1

I am managing my PC time-series data in MongoDB in the format as :

  • I am creating a document for each server for an hour.
  • Then i am trying to store cpuMetric data for each minute in the format as shown below.

The problem is that i don't know how to use the data inside cpuMetric in aggregation.

Being more specific i want to get the last 10 minutes data from this document.

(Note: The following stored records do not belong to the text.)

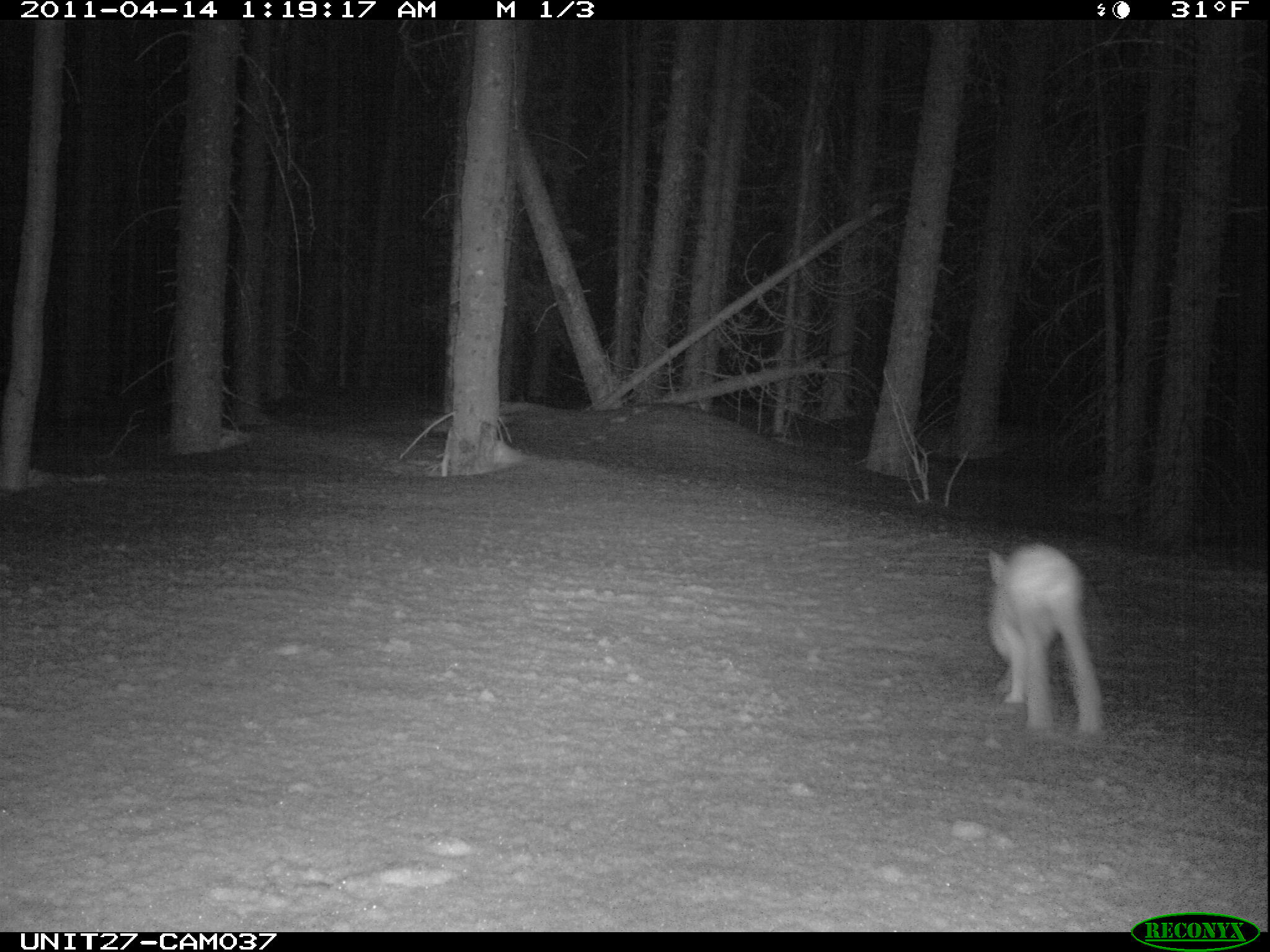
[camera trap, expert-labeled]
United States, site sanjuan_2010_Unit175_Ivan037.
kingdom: Animalia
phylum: Chordata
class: Mammalia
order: Lagomorpha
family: Leporidae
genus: Lepus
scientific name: Lepus americanus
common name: snowshoe hare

{ "_id" : "192.168.xxx.xxx1440yyy000", 
      "time" : ISODate("2015-yy-xxT05:30:00Z"),
      "ip" : "192.168.xxx.xxx", 
      "serverId" : "abc", 
      "cpuMetric" : { 
        "0" : { "usage" : 25.99, "process" : 123, "cores" : 4, "speed" : 2394, "uptime" : 45839 }, 
        "1" : { "speed" : 2394, "uptime" : 45899, "usage" : 26.003333333333334, "process" : 121, "cores" : 4 }, 
        .
        .
        .
        "58" : { "usage" : 26.093333333333334, "process" : 119, "cores" : 4, "speed" : 2394, "uptime" : 45959 }, 
        "59" : { "usage" : 26.73, "process" : 119, "cores" : 4, "speed" : 2394, "uptime" : 46019 }
      }
    }

Thanks in advance!!

Neil Lunn
  • 148,042
  • 36
  • 346
  • 317
Abinash Kumar
  • 331
  • 1
  • 2
  • 15
  • You want to "get the last ten minutes" how? Add them up? Average them? Just list them out? Please explain. – Blakes Seven Aug 26 '15 at 07:56
  • I am sorry i didnt clear the structure. cpuMetric.0 means 0th minute data similarly cpuMetric.59 means 59th minute data. Now i want to just list the cpuMetric[49:59]. – Abinash Kumar Aug 26 '15 at 07:59
  • I understand how to read it. I am asking "you" to tell "us" how you want to "use the data". All you say is "get the last ten minutes". But then do what with it? – Blakes Seven Aug 26 '15 at 08:00
  • I want to just **list them out**. – Abinash Kumar Aug 26 '15 at 08:07
  • Well, you stored them this way, so what do you "think" you do? Paths to objects with named keys like this need to be explicit. You cannot say `cpuMetric[50..59]`. So the only ways to do it are where you can alter the document ( aggregate and mapReduce ) and either expliciltly list each one ( aggregate ) or do it in code ( mapReduce ). But both are overkill just to list one document. Loop the index values in your client code. But you need to return the "whole" document and not just 10 time periods. Or you change the structure. – Blakes Seven Aug 26 '15 at 08:11
  • Thanks for your advice but i was referring [this document](http://blog.mongodb.org/post/65517193370/schema-design-for-time-series-data-in-mongodb). The question is just for my test environment where i have only one server and one document, but in production i will have to parse many documents as i will be monitoring many servers. – Abinash Kumar Aug 26 '15 at 08:17
  • If you have other questions then please post them as [another question.](http://stackoverflow.com/questions/ask) – Blakes Seven Aug 26 '15 at 08:20
  • @AbinashKumar Have you thought about using a time-series database for this use case. They are optimized for time range queries and aggregations. – Sergei Rodionov Aug 26 '15 at 20:45
  • @SergeiRodionov Yeah i have looked into time-series database such as 'InfluxDB'. But due to lack of time i could not test InfluxDB much, thus i am going with MongoDB. In future if i again do a time-series project then will surely have a look into that. – Abinash Kumar Aug 27 '15 at 07:14
  • @AbinashKumar For what it's worth, modern TSDBs are able to store tuples (millisecond time + float value) in less than 15-20 bytes before compression. Is this in line with document dbs such as mongo? – Sergei Rodionov Aug 27 '15 at 16:17

1 Answers1

1

If it is not too late it is a good idea to change your data modal. With this one you can't use indexes because you used values which are basically minutes as field names. So a better approach would be to keep minutes data in an array as follow and use data values as minutes. Then you can index cpuMetric.minute field and easily sort your data.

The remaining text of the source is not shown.